Ibán Yarza: "El pan que nos venden en los supermercados es una mierda"

A medio camino entre la guía y el libro de recetas Grijalbo Ilustrados ha publicado esta obra que pone nombre a los panaderos que todavía mantienen las tradiciones

Foto: El obrador de Mariano Herráez, en Ávila. (Ibán Yarza)
El obrador de Mariano Herráez, en Ávila. (Ibán Yarza)

Hogaza, panete, molete. Pan de rizo, de cruz, de cuatro veras o de cantos. Cateto, macho, garibaldino. Pan de Alfacar, de rescaños, de Cea. Lechugino, bolla, cabezón. Puede tener muchos nombres, pero son pocos los que perdonan que en la mesa falte un pedazo de pan con el que acompañar un buen plato. Una costumbre ancestral que ha sido posible gracias a millones de panaderos y panaderas anónimos que, durante siglos, se han levantado cada noche para hacer pan. Hombres y mujeres que entre harinas y masas ponían y ponen en marcha una especie de coreografía, calculada y perfeccionada con el paso de los años. La rutina diaria que termina poco después del amanecer con el habitual baile de clientes, ansiosos por recoger su ración diaria de levadura, harina, sal y agua.

Para poner nombre y lugar de residencia a todos esos profesionales trabajan para mantener con vida las costumbres en torno al pan, que en muchos casos aprendieron de sus antepasados, Ibán Yarza se lanzó a la carretera. Y durante seis meses, este referente nacional del pan artesano recorrió los lugares de la geografía española en los que los panes tradicionales sobreviven. A pesar de las adversidades y de la dichosa barra de pan. El resultado, 1.150 fotografías, 25.000 kilómetros y muchas horas sin dormir después, es ‘Pan de pueblo’ que ha editado Grijalbo Ilustrados. Un viaje por la memoria de las costumbres panaderas de nuestro país, que recoge la cultura de este alimento a través de todas las provincias españolas.

Foto: Naomi Klein. (EFE)

Yarza, un periodista bilbaíno que cambió los ordenadores por los hornos, empezó a hacer pan “por el placer del proceso”. ‘Pan casero’ fue su primer manual, y cuatro años después de publicarse se encuentra en su decimosexta edición. El último capítulo de esa primera guía, de la que han aprendido profesionales y aficionados al pan, fue el germen de su última obra, que como él mismo aclara “no se trata de una guía de los mejores de España. Si esto fuera gastronomía Ferrán Adriá no estaría aquí”.

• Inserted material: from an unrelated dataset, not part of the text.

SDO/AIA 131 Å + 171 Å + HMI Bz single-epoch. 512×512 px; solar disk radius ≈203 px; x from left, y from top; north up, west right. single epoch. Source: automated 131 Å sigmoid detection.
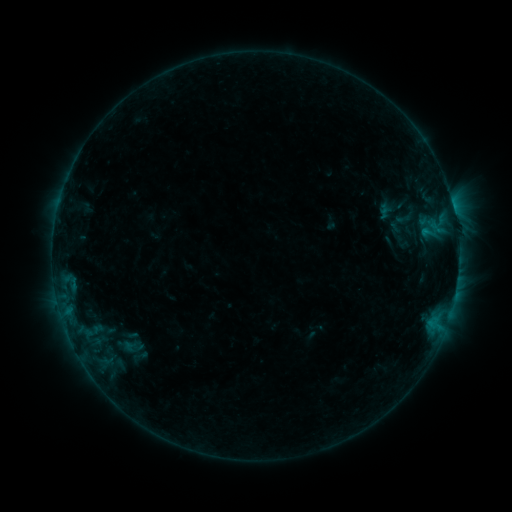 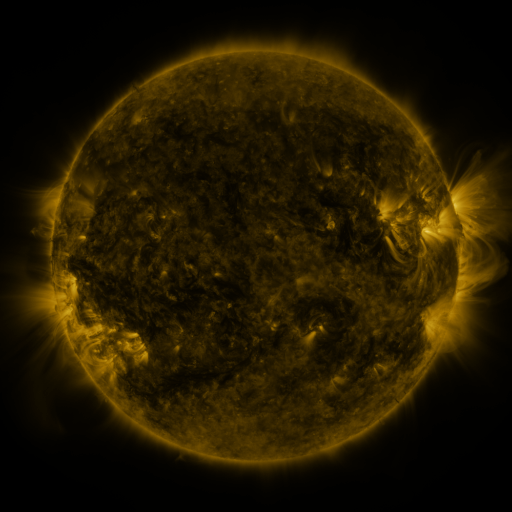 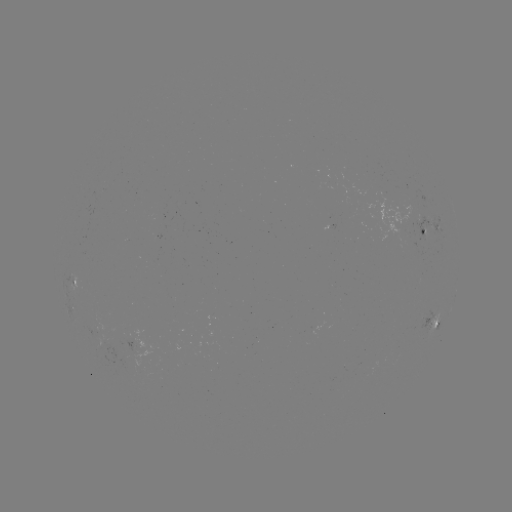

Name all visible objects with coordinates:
sigmoid: <bbox>374, 204, 397, 221</bbox>
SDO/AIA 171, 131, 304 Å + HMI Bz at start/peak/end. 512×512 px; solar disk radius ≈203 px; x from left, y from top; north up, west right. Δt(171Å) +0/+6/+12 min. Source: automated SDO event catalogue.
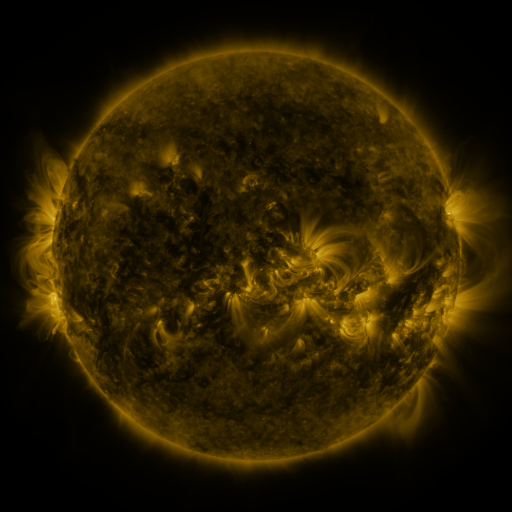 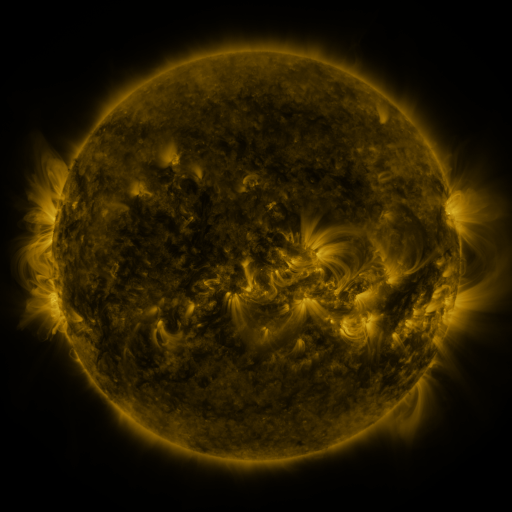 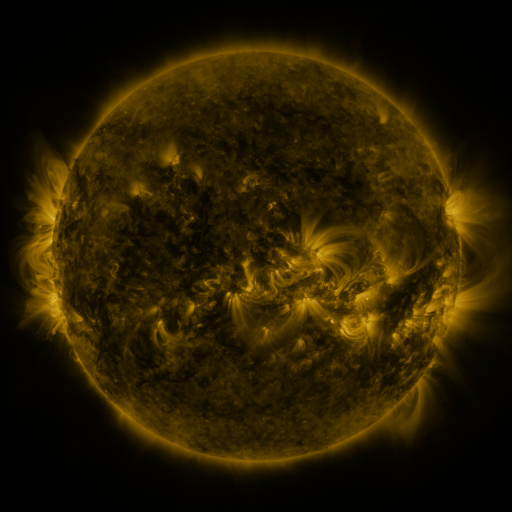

"'Pan de pueblo’ es una recapitulación de los panes tradicionales para sacar, y eso es muy importante, quién hace los panes, los panaderos” explica Yarza en una entrevista a El Confidencial. “Añadido al pan, yo creo que como ningún otro alimento, está la vida. Todo ha girado siempre en torno al pan” prosigue el autor con pasión. “Cuando tú hablas con un panadero te encuentras la vida. La historia, la cultura, las penurias, lo bueno, lo malo” enumera antes de explicar que su creación no es ni un libro de viajes, aunque para su confección hayan sido necesarios varios, ni un libro de recetas, aunque cada panadero comparta la suya.

placeholder Pa ronyó en el horno (Ibán Yarza)
Pa ronyó en el horno (Ibán Yarza)

Tradición e historia

En sus viajes por España el autor pudo descubrir las usos y tradiciones de cientos de lugares. Rutinas como las de los vecinos más mayores de Navares de Enmedio (Segovia). Allí cada vez son menos los que saben por qué algunos clientes le piden al panadero que les enseñe el culo de los panetes, en los que claramente se pueden apreciar sus huellas. “Pones a fermentar una masa de pan, pones la tela y otra masa encima, entre otras cosas, para ahorrar espacio. La de arriba aplasta a la de abajo y cuando el panadero las mete al horno, como la de arriba está sobre la tela es fácil cogerla, pero para la de abajo hay que meter la mano. Entonces dejas sus huellas. La gente mayor del pueblo, me decía “la de abajo está más apretadita, la miga es más prieta”, que es lo que gusta en Castilla, el candeal.”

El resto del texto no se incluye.